### Task to complete
Exact transcription of the following records is needed, with every picture dropped.

Start of Working data

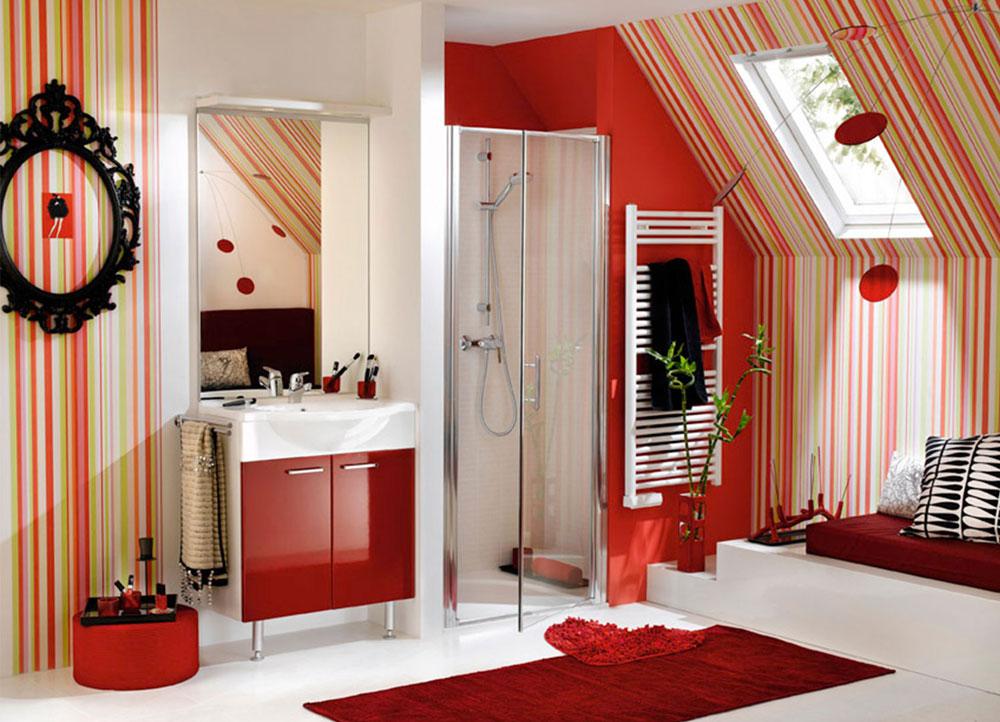 New-Bathroom-Decorating-Ideas-13 New Bathroom-Decorating-Ideas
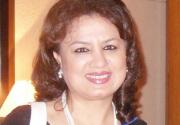 Bandana Rana elected as expert member at UN CEDAW Committee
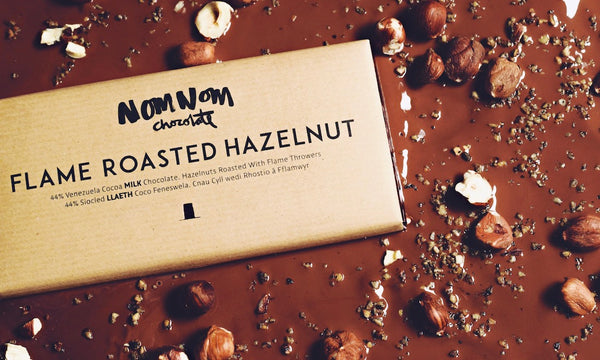 Flame Roasted Hazelnut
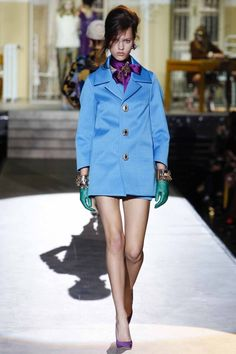 Dsquared ready-to-wear autumn/winter '14/'15 gallery - Vogue Australia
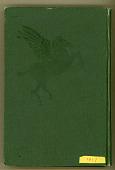 view Toku Shimomura's diary, 1917 digital asset number 1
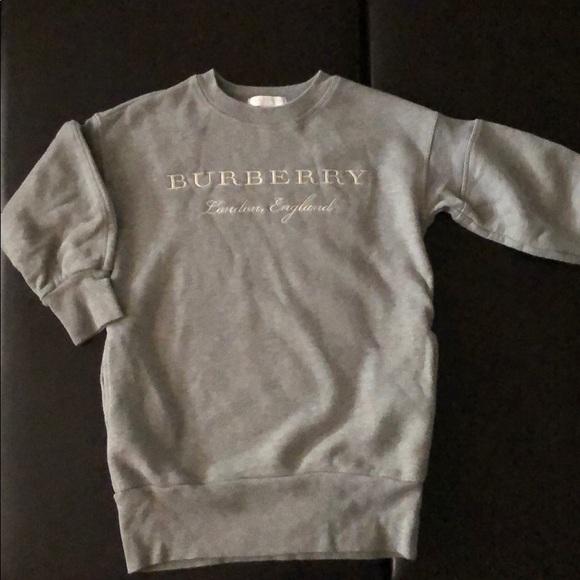06cfff726a Burberry Other - Burberry sweatshirt dress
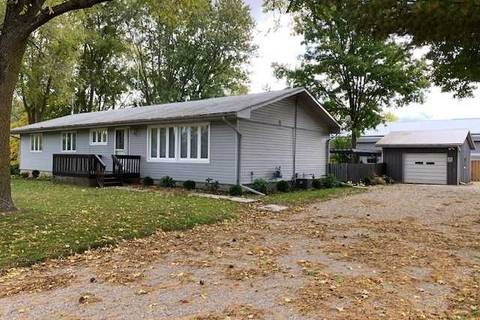 House for sale at 438 Lynden Rd Brant Ontario - MLS: X4607721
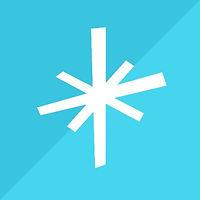 Дизайн и брандиране на Lantum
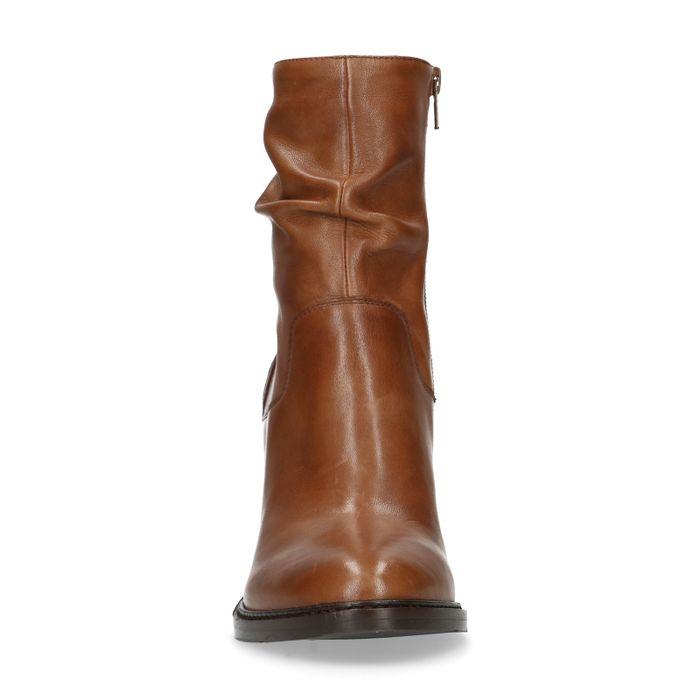 Bottes courtes effet plissé en cuir - marron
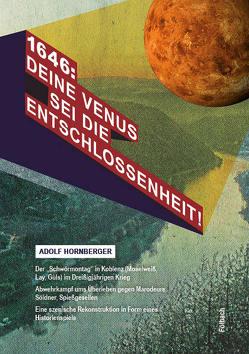 1646: Deine Venus sei die Entschlossenheit! von Hornberger,  Adolf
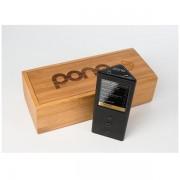 PonoMusic Portable High Resolution Music Player – Black (4)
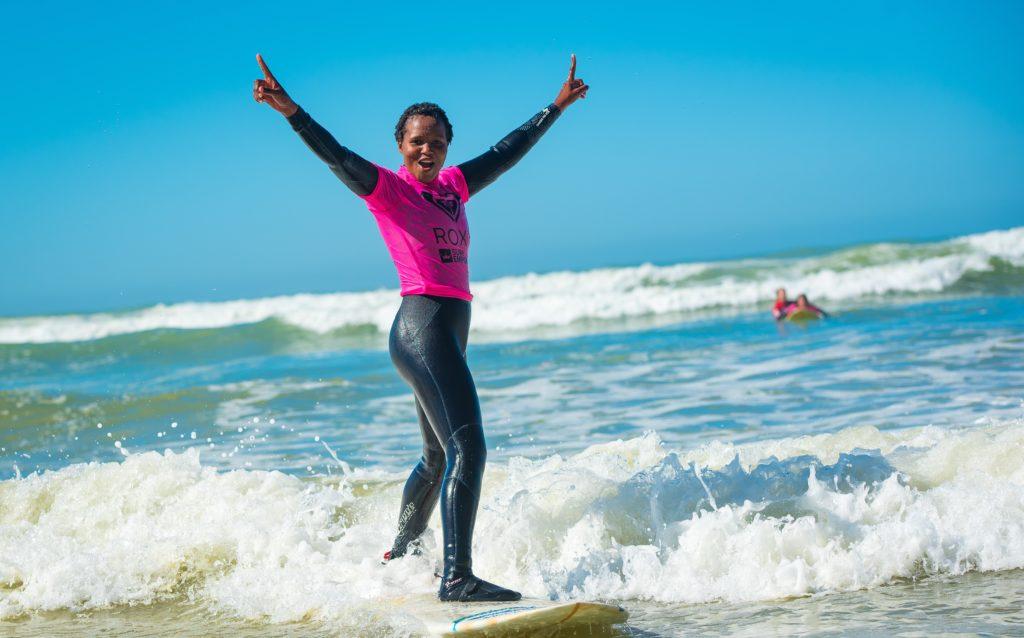 3657fea9ba74 Women's Day Sunrise Yoga and Surf Lesson | Surf Emporium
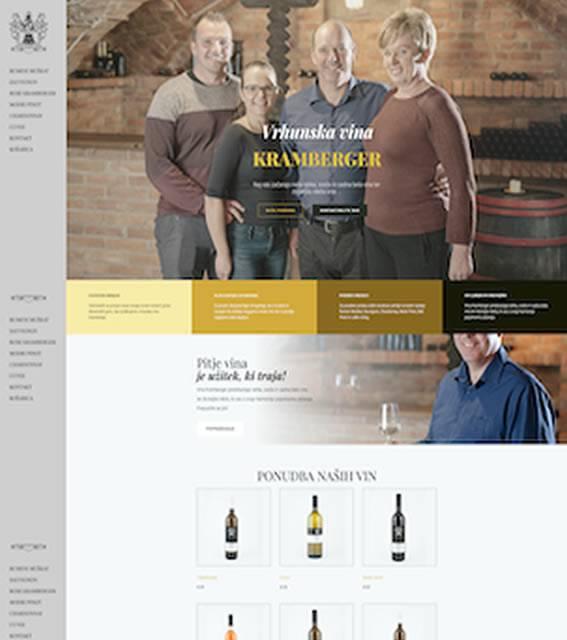spletna trgovina vina kramberger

End of Working data

### Expected output
 New-Bathroom-Decorating-Ideas-13 New Bathroom-Decorating-Ideas
 Bandana Rana elected as expert member at UN CEDAW Committee
 Flame Roasted Hazelnut
 Dsquared ready-to-wear autumn/winter '14/'15 gallery - Vogue Australia
 view Toku Shimomura's diary, 1917 digital asset number 1
06cfff726a Burberry Other - Burberry sweatshirt dress
 House for sale at 438 Lynden Rd Brant Ontario - MLS: X4607721
 Дизайн и брандиране на Lantum
 Bottes courtes effet plissé en cuir - marron
 1646: Deine Venus sei die Entschlossenheit! von Hornberger,  Adolf
 PonoMusic Portable High Resolution Music Player – Black (4)
 3657fea9ba74 Women's Day Sunrise Yoga and Surf Lesson | Surf Emporium
spletna trgovina vina kramberger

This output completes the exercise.